• _Task to complete_: Among the entries, find the lines with the string "text" and copy them.

• _Excerpted data_:
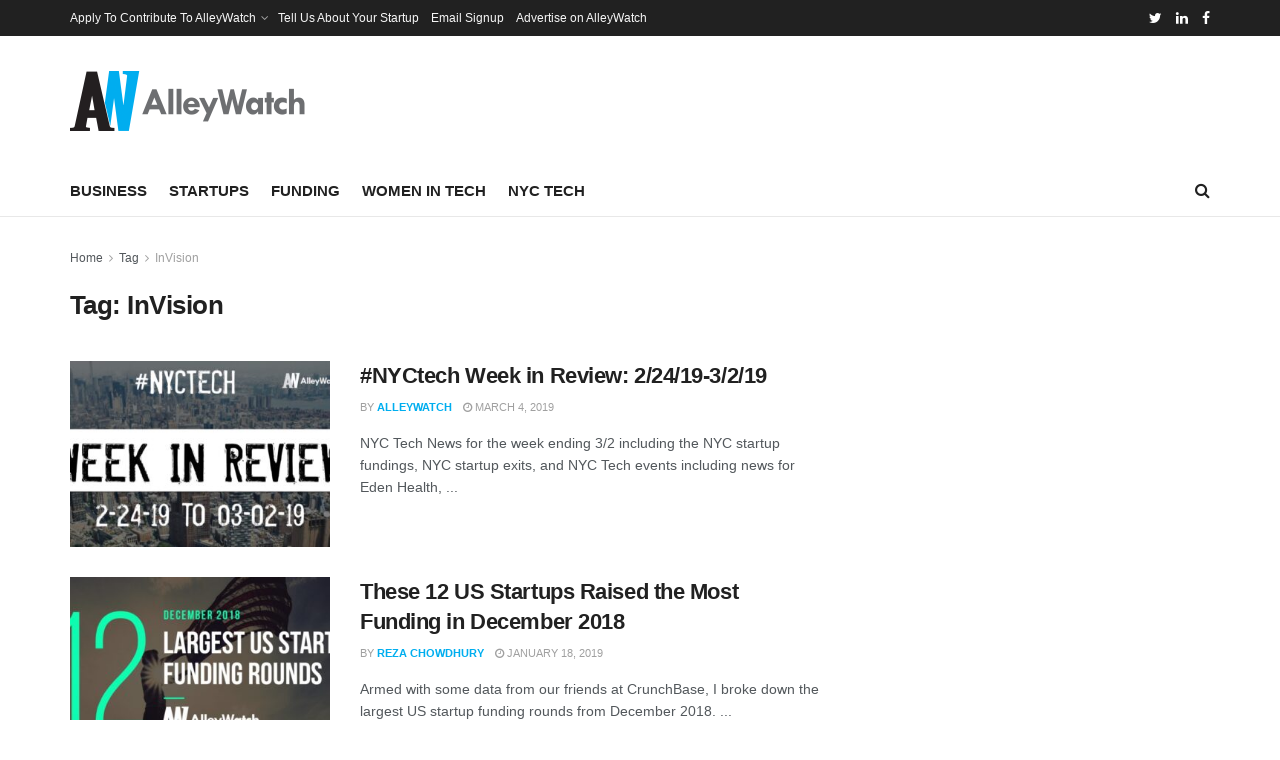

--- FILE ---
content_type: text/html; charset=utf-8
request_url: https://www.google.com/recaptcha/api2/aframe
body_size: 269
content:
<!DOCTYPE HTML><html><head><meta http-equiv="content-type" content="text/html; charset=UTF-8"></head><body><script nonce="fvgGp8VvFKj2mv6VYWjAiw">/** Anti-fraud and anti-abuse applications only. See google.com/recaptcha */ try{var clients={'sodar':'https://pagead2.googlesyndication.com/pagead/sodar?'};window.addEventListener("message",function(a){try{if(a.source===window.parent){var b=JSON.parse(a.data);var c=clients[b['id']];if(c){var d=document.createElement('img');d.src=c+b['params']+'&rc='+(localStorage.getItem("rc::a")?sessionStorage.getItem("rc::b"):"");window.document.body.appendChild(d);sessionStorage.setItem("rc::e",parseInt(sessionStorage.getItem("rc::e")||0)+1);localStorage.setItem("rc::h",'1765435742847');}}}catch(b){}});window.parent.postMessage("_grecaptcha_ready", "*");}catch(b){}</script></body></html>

• _Task answer_:
content_type: text/html; charset=utf-8
<!DOCTYPE HTML><html><head><meta http-equiv="content-type" content="text/html; charset=UTF-8"></head><body><script nonce="fvgGp8VvFKj2mv6VYWjAiw">/** Anti-fraud and anti-abuse applications only. See google.com/recaptcha */ try{var clients={'sodar':'https://pagead2.googlesyndication.com/pagead/sodar?'};window.addEventListener("message",function(a){try{if(a.source===window.parent){var b=JSON.parse(a.data);var c=clients[b['id']];if(c){var d=document.createElement('img');d.src=c+b['params']+'&rc='+(localStorage.getItem("rc::a")?sessionStorage.getItem("rc::b"):"");window.document.body.appendChild(d);sessionStorage.setItem("rc::e",parseInt(sessionStorage.getItem("rc::e")||0)+1);localStorage.setItem("rc::h",'1765435742847');}}}catch(b){}});window.parent.postMessage("_grecaptcha_ready", "*");}catch(b){}</script></body></html>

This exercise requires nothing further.